>> begin DOCUMENT PASSAGE
Let $\mathbf{set}$ be the class of sets. For all $X\in\mathbf{set}$, let $\mathbf{top}(X)$ be the class/set of all topologies on $X$.

For all $X\in\mathbf{set}$, and topologies $T_1,T_2\in\mathbf{top}(X)$, we have that $T_1\cap T_2\in\mathbf{top}(X)$. However, it is not necessarily the case that $T_1\cup T_2\in\mathbf{top}(X)$.

(Paraphrased from my notes)

Not necessarily, i.e. it may be the case that the union of two topologies is a topology, or it may not. This begs the question when is the union of two topologies a topology, and when isn't it?


Here's my reasoning:

Suppose that every class of topologies contains at least two topologies such that their union is not a topology.

Proposition 1 (false):

$$\forall X\in \mathbf{set}.\exists T_1,T_2\in\mathbf{top}(X):T_1\cup T_2\notin\mathbf{top}(X)$$

Counterexample:

Let $X=\emptyset$.

$\mathbf{top}(X)=\{\{\emptyset\}\}$

$\forall T_1,T_2\in\mathbf{top}(X).T_1=T_2=\{\emptyset\}$

$\therefore \forall T_1,T_2\in\mathbf{top}(X).T_1\cup T_2\in \mathbf{top}(X)\quad\square$

Okay, so maybe it's just the empty set for which this is the case. Not a problem.
>> end DOCUMENT PASSAGE
>> begin DATASET EXTRACT
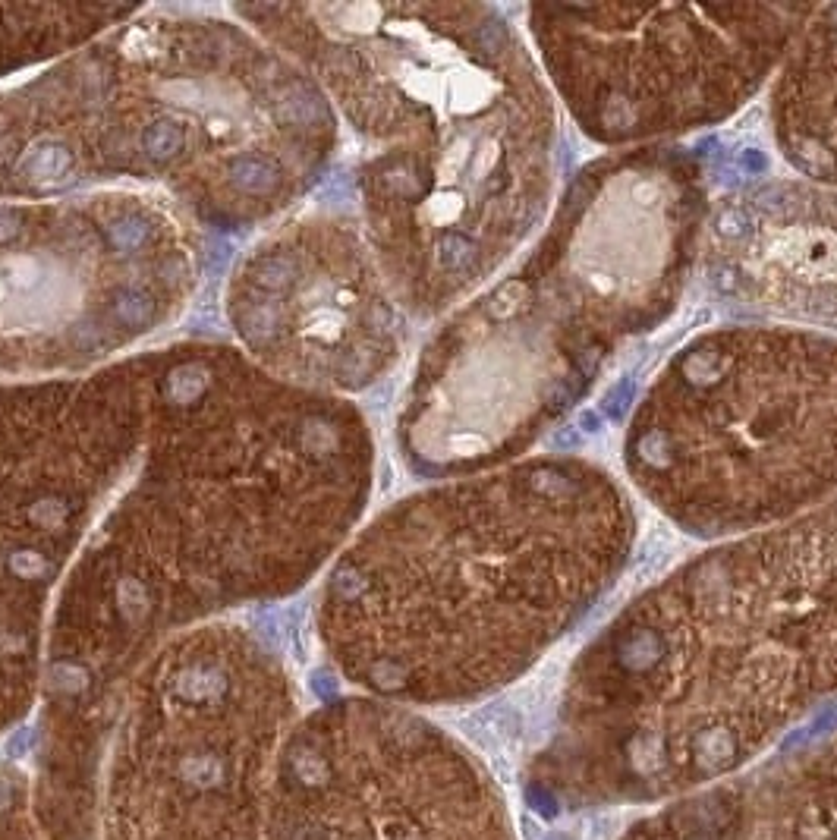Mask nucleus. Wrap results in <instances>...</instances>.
<instances>
[{"label":"nucleus","instance_id":"f257e3e1","mask_svg":"<svg viewBox=\"0 0 837 840\" xmlns=\"http://www.w3.org/2000/svg\"><path fill=\"white\" fill-rule=\"evenodd\" d=\"M152 359L139 454L48 623L41 793L63 806L95 796L139 667L214 614L303 586L372 491V432L347 400L236 350L183 343Z\"/></svg>","mask_w":837,"mask_h":840},{"label":"nucleus","instance_id":"f03ea898","mask_svg":"<svg viewBox=\"0 0 837 840\" xmlns=\"http://www.w3.org/2000/svg\"><path fill=\"white\" fill-rule=\"evenodd\" d=\"M359 139L362 233L403 312L463 306L542 227L557 107L485 4L243 7Z\"/></svg>","mask_w":837,"mask_h":840},{"label":"nucleus","instance_id":"7ed1b4c3","mask_svg":"<svg viewBox=\"0 0 837 840\" xmlns=\"http://www.w3.org/2000/svg\"><path fill=\"white\" fill-rule=\"evenodd\" d=\"M630 491L583 457L438 482L362 529L325 579L321 642L384 702H454L513 680L627 570Z\"/></svg>","mask_w":837,"mask_h":840},{"label":"nucleus","instance_id":"20e7f679","mask_svg":"<svg viewBox=\"0 0 837 840\" xmlns=\"http://www.w3.org/2000/svg\"><path fill=\"white\" fill-rule=\"evenodd\" d=\"M708 211L705 170L680 148L592 161L523 262L428 340L397 419L406 463L457 479L523 460L620 350L677 309Z\"/></svg>","mask_w":837,"mask_h":840},{"label":"nucleus","instance_id":"39448f33","mask_svg":"<svg viewBox=\"0 0 837 840\" xmlns=\"http://www.w3.org/2000/svg\"><path fill=\"white\" fill-rule=\"evenodd\" d=\"M337 139L318 82L268 38L202 16L130 13L54 70L0 92V199L111 180L246 227L293 205Z\"/></svg>","mask_w":837,"mask_h":840},{"label":"nucleus","instance_id":"423d86ee","mask_svg":"<svg viewBox=\"0 0 837 840\" xmlns=\"http://www.w3.org/2000/svg\"><path fill=\"white\" fill-rule=\"evenodd\" d=\"M624 472L699 542L781 526L837 494V334L724 325L661 365L624 432Z\"/></svg>","mask_w":837,"mask_h":840},{"label":"nucleus","instance_id":"0eeeda50","mask_svg":"<svg viewBox=\"0 0 837 840\" xmlns=\"http://www.w3.org/2000/svg\"><path fill=\"white\" fill-rule=\"evenodd\" d=\"M296 724L284 661L240 623L167 639L123 686L107 734L98 840H268Z\"/></svg>","mask_w":837,"mask_h":840},{"label":"nucleus","instance_id":"6e6552de","mask_svg":"<svg viewBox=\"0 0 837 840\" xmlns=\"http://www.w3.org/2000/svg\"><path fill=\"white\" fill-rule=\"evenodd\" d=\"M598 680L775 696L837 677V494L793 520L712 545L620 617Z\"/></svg>","mask_w":837,"mask_h":840},{"label":"nucleus","instance_id":"1a4fd4ad","mask_svg":"<svg viewBox=\"0 0 837 840\" xmlns=\"http://www.w3.org/2000/svg\"><path fill=\"white\" fill-rule=\"evenodd\" d=\"M196 280V236L161 192L0 199V381L107 369L177 318Z\"/></svg>","mask_w":837,"mask_h":840},{"label":"nucleus","instance_id":"9d476101","mask_svg":"<svg viewBox=\"0 0 837 840\" xmlns=\"http://www.w3.org/2000/svg\"><path fill=\"white\" fill-rule=\"evenodd\" d=\"M809 4H535L532 54L583 133L614 152L731 120L775 79Z\"/></svg>","mask_w":837,"mask_h":840},{"label":"nucleus","instance_id":"9b49d317","mask_svg":"<svg viewBox=\"0 0 837 840\" xmlns=\"http://www.w3.org/2000/svg\"><path fill=\"white\" fill-rule=\"evenodd\" d=\"M268 840H498L485 787L438 727L394 702L340 699L296 721Z\"/></svg>","mask_w":837,"mask_h":840},{"label":"nucleus","instance_id":"f8f14e48","mask_svg":"<svg viewBox=\"0 0 837 840\" xmlns=\"http://www.w3.org/2000/svg\"><path fill=\"white\" fill-rule=\"evenodd\" d=\"M227 318L262 372L340 400L388 375L403 347V309L366 233L334 214H303L255 243L233 271Z\"/></svg>","mask_w":837,"mask_h":840},{"label":"nucleus","instance_id":"ddd939ff","mask_svg":"<svg viewBox=\"0 0 837 840\" xmlns=\"http://www.w3.org/2000/svg\"><path fill=\"white\" fill-rule=\"evenodd\" d=\"M771 136L797 180L837 192V7H815L784 54Z\"/></svg>","mask_w":837,"mask_h":840},{"label":"nucleus","instance_id":"4468645a","mask_svg":"<svg viewBox=\"0 0 837 840\" xmlns=\"http://www.w3.org/2000/svg\"><path fill=\"white\" fill-rule=\"evenodd\" d=\"M126 16L130 10L123 7L0 4V79L32 63L73 54Z\"/></svg>","mask_w":837,"mask_h":840},{"label":"nucleus","instance_id":"2eb2a0df","mask_svg":"<svg viewBox=\"0 0 837 840\" xmlns=\"http://www.w3.org/2000/svg\"><path fill=\"white\" fill-rule=\"evenodd\" d=\"M0 840H51L29 774L0 765Z\"/></svg>","mask_w":837,"mask_h":840}]
</instances>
>> end DATASET EXTRACT
> [WORK TO COMPLETE]:
a. In the passage on unions of topologies, which set X is chosen as the counterexample to Proposition 1?
b. Continue the passage on unions of topologies, starting right after its final sentence.

> [RESULTS IN ORDER]:
a. The empty set, X = ∅.

b.
Proposition 2 (false):

$$\forall X\in\mathbf{set}\setminus\emptyset.\exists T_1, T_2\in\mathbf{top}(X):T_1\cup T_2\notin\mathbf{top}(X)$$

Counterexample:

Let $X=\{0,1\}$.

$\mathbf{top}(X)=\{\{\emptyset,X\},\{\emptyset,\{0\},X\},\{\emptyset,\{1\},X\},\{\emptyset,\{0\},\{1\},X\}\}$

$\forall T_1,T_2\in \mathbf{top}(X).T_1\cup T_2\in\mathbf{top}(X)\quad\square$

(This also covers the case of singleton sets, which I forgot to mention)


So... if not every set has topologies such that their union isn't a topology, then there must be a collection of sets $S$ such that for all $s\in S$ the union of any two topologies in $\mathbf{top}(s)$ is a topology. I would suppose that there is likewise a class of sets $P$ such that for all $p\in P$ the union of at least two topologies $\mathbf{top}(p)$ is not a topology. The question is: how do I define these classes?

(It is unclear at present whether the collections of such sets constitutes a set or a proper class. Please excuse the inconsistent use of 'set', 'class', and similar set-theoretic terms. I will correct this as soon as I am able.)

Specifically, I would like to show that each of the following is true, and define the class of all sets for which each holds:

(1) There exists a class of sets $S$ such that for all sets $X\in S$, there exist topologies $T_1$ and $T_2$, on $X$, such that $T_1\cup T_2$ is not a topology on $X$.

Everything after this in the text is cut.